* begin *

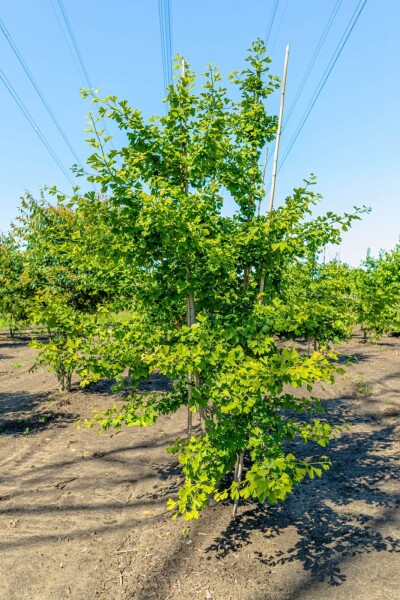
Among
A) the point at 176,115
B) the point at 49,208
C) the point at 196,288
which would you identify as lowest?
the point at 196,288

* end *

• Required work:
Copy the rows above word for word, but leave out the pictures.

• Response to the task:
Among
A) the point at 176,115
B) the point at 49,208
C) the point at 196,288
which would you identify as lowest?
the point at 196,288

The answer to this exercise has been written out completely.